Structural inequality means that COVID-19 has harmed some people more than others, while tax injustice and pallid procurement have jockeyed friends further up the canal. In ‘The Triumph of Injustice’, Saez and Zucman track tax rates across income distribution to underscore how tax injustice invigorates inequality. Their remedies have been embraced by Elizabeth Warren and Bernie Sanders. Billionaires saw their treasuries blossom during COVID-19 by a total of $75.5B or 19%. The surge of pandemic riches underscores the grotesque nature of unequal sacrifice.
First responders and front-line workers risk their lives as Eric Yuan and Steve Ballmer each saw their fortunes jump by $1B. Benefitting from an economy and tax system that is wired to funnel wealth to the top, Gates and Buffett now have as much money as the bottom half of all Americans. This is juxtaposed with roughly 78% of people in the US living paycheck to paycheck, 20% with no or negative net worth and lacking three months’ worth of emergency funds. The multi-trillion-dollar stimulus plan that included a Paycheck Protection Program was guzzled by corporations- not SMEs. Banks that processed the $349B loan program booked $10 billion in fees. The poor only ponder.
With no end in sight, the mental health consequences of Covid-19 are beginning to manifest. Lives are upturned by a brew of uncertainty, grief and exacting physical distancing prescriptions. King’s College launched a Coronavirus Outbreak Psychological Experiences (COPE) study to reckon the mental health impact of public health measures like self-isolation. Using Twitter, Facebook and NextDoor, Stanford is probing the effects of social distancing orders.
In a typically open-minded intervention, the Dutch amended their ‘intelligent lockdown’ advice by counselling persons without a permanent familiar partner to give consideration to mutually satisfactory agreements with like-minded individuals to manage their human rights and need for proximity. Just as holiness can be found outside monastic life, so too we have discovered that loneliness is not only found inside isolation. Isolation triggers loneliness among people who feel disconnected from authenticity and those who feel far from people next to them.

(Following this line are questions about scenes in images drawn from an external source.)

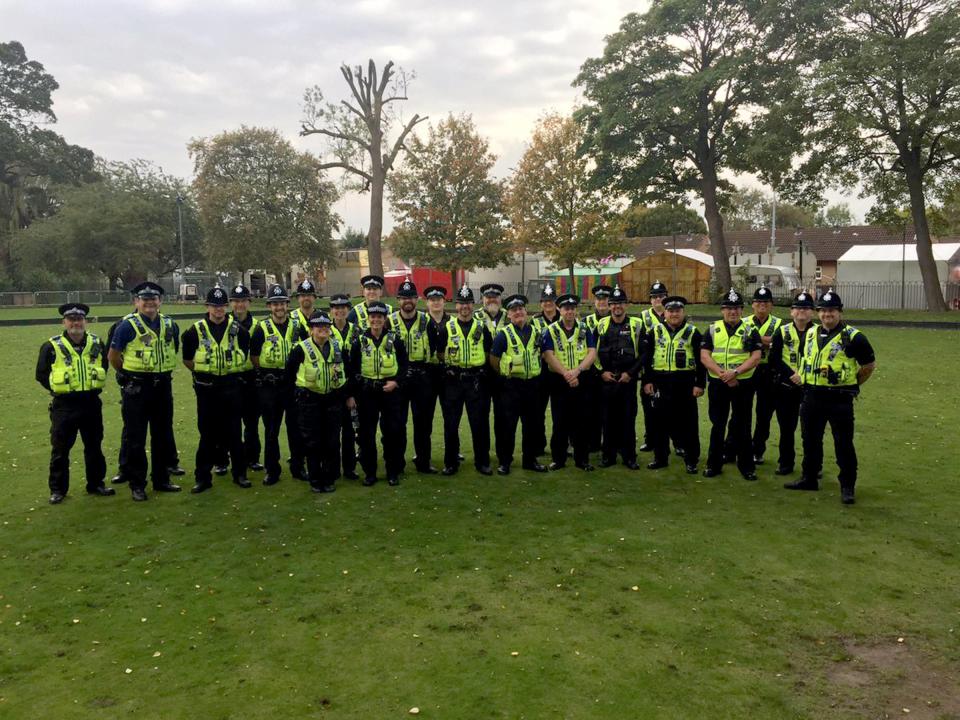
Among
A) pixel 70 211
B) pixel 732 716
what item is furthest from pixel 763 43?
pixel 70 211

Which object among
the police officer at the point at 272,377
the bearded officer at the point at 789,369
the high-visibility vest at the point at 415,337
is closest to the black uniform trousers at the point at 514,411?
the high-visibility vest at the point at 415,337

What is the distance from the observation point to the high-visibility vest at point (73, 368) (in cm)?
712

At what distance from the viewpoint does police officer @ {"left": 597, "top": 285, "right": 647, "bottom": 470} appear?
27.1 feet

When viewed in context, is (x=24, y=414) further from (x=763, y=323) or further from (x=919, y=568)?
(x=919, y=568)

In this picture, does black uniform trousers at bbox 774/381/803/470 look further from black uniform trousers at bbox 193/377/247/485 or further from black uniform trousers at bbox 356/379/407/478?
black uniform trousers at bbox 193/377/247/485

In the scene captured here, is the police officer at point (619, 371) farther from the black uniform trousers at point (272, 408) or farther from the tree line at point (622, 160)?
the tree line at point (622, 160)

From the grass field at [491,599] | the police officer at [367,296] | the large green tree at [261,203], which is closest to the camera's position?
the grass field at [491,599]

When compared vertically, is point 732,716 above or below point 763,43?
below

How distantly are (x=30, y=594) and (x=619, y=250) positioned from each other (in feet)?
111

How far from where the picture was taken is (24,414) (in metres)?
11.6

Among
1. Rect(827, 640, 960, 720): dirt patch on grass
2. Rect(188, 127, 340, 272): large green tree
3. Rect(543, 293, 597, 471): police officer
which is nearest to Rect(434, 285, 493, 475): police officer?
Rect(543, 293, 597, 471): police officer

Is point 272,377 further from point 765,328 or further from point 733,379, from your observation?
point 765,328

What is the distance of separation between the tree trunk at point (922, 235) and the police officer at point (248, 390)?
27.5m

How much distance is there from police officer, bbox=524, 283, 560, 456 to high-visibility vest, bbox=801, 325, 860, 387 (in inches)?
111
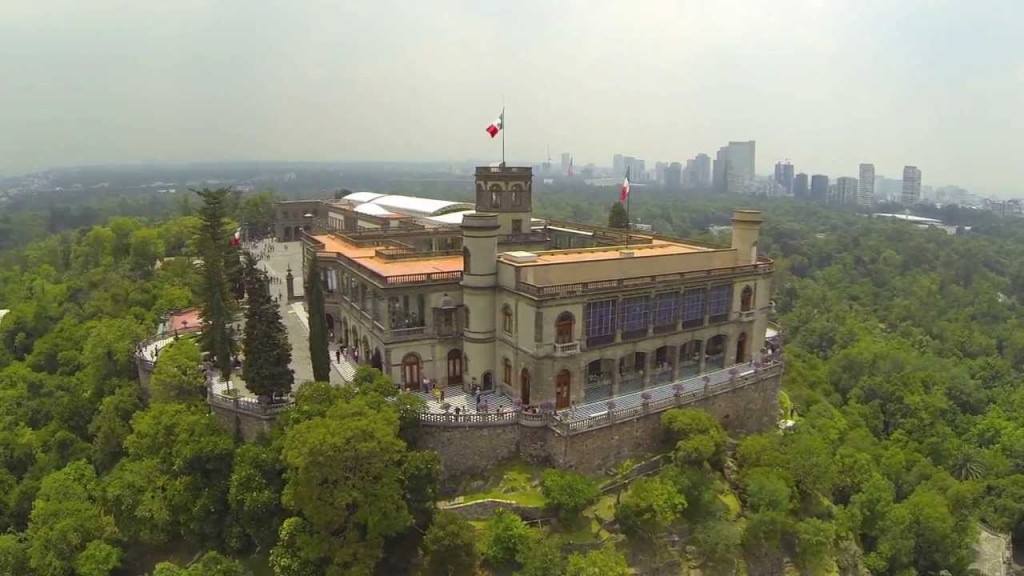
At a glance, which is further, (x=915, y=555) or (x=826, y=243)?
(x=826, y=243)

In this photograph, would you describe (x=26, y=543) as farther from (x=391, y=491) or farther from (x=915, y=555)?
(x=915, y=555)

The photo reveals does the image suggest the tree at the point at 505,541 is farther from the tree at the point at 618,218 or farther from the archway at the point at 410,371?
the tree at the point at 618,218

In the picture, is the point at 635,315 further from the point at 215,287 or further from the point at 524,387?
the point at 215,287

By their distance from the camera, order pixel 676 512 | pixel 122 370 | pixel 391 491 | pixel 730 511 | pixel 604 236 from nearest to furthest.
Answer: pixel 391 491
pixel 676 512
pixel 730 511
pixel 122 370
pixel 604 236

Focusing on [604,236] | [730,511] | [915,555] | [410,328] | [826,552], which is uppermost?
[604,236]

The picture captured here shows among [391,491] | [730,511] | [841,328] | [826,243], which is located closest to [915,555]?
[730,511]

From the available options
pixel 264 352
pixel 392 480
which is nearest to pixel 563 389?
pixel 392 480
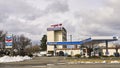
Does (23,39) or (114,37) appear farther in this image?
(23,39)

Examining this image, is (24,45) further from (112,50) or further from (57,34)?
(112,50)

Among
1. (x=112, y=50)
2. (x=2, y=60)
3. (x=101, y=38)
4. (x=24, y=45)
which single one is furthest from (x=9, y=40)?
(x=24, y=45)

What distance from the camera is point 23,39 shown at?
148625 millimetres

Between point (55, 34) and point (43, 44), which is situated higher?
point (55, 34)

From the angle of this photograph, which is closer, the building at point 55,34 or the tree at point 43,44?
the building at point 55,34

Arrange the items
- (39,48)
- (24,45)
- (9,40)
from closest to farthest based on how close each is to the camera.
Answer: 1. (9,40)
2. (24,45)
3. (39,48)

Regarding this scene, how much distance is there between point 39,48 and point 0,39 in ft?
189

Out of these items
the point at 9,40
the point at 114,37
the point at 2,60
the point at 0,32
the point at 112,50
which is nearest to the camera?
the point at 2,60

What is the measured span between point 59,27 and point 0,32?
33175 millimetres

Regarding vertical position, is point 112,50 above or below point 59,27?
below

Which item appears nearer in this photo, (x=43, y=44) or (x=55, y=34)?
(x=55, y=34)

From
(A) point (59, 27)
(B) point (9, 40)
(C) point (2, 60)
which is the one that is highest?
(A) point (59, 27)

Even those with families can feel lonely as they hide parts of themselves from the household. Then again, many who appreciate seclusion do not experience loneliness. They have no compulsion to consume all they can in life’s ‘Vanity Fair’. Fullness of consumption is not fullness of life. These individuals crave a good text like Rudolf Arnheim’s essay that makes bare how the hip that is deflected sideways in the statute of the Madonna of Wurzburg makes visible the forces at play between the Virgin and the infant. Others prefer the postminimalist compositions of Max Richter.
So why is it that isolation in the time of pandemic makes the life of these people poorer, not richer, being now obliged to the confinement that once deepened their lives. There is a well-known incident in the South African Parliament when the Honourable Madisha stated that half of the people in the parliament are stupid. The speaker asked Madisha to withdraw the statement. The Honourable Madisha replied: ‘I withdraw that statement. Half of people in this parliament are not stupid’. The Speaker then said: ‘Thank you. Let’s proceed’. At the factual level, his explicit negation changed nothing. Sometimes however, we append an implied negation because it is the only thing we can change.
We may ask the barister for a cup of coffee without cream. He may say, ‘today we have no cream, only milk — so will you like coffee without milk?’ At the factual level, coffee is always just plain black coffee, but what we can change is to make the coffee without cream into a coffee without milk by adding the implied negation- and make the plain coffee into a coffee without milk. Now in the lock down it is just the plain coffee of isolation with no possibility of the implied negation. This is precisely what happened to many people who ordinarily find isolation comforting but found confinement during the pandemic debilitating. Before the pandemic, it was a ‘seclusion without cream’. Paradoxically, volunteers and those engaged in politics through certain mediations, nurses, bakers, cashiers and those provided with the means to alter the situation, find in their work, a means to give form to the things taken away from the rest of us.
A deeper absurdity of this situation is that people who work remotely are experiencing anxiety. They are now exposed to distressing fictions of powerlessness since no change in their habits can alter the singularity of their situation. So long as the spectral reality cannot be localised, they become trapped in anxiousness and resort to futile acting outs. Like cricket aficionados pinned to a screen during a match between the West Indies and India hoping to alter a result that is becoming more visible by raising a racket. During a pandemic, it is not just older people whose loneliness is exacerbated by a lockdown — but disabled persons experiencing problems at work while doing low income and insecure work, young adults, the destitute, remote employees and those who once found happiness in the quiet confinement of their homes.